(The input)
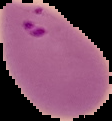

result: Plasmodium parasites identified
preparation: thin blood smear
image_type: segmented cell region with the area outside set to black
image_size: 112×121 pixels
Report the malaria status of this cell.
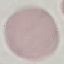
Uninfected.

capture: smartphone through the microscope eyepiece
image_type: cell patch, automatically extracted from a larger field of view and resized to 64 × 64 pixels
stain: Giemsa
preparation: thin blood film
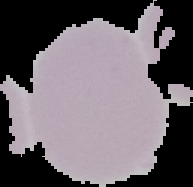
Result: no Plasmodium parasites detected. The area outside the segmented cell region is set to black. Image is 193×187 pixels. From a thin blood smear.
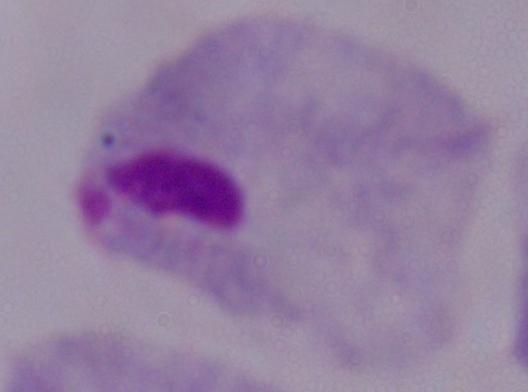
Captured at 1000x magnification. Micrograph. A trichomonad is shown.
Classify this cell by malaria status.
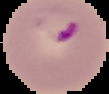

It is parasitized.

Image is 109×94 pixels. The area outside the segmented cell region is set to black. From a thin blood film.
(End The input)
■ **To do**:
From the line containing "Captured at 1000x" down to the final line of the listing above, write out only those lines exactly as they are, minus the pictures.

■ **Output of the exercise**:
Captured at 1000x magnification. Micrograph. A trichomonad is shown.
Classify this cell by malaria status.

It is parasitized.

Image is 109×94 pixels. The area outside the segmented cell region is set to black. From a thin blood film.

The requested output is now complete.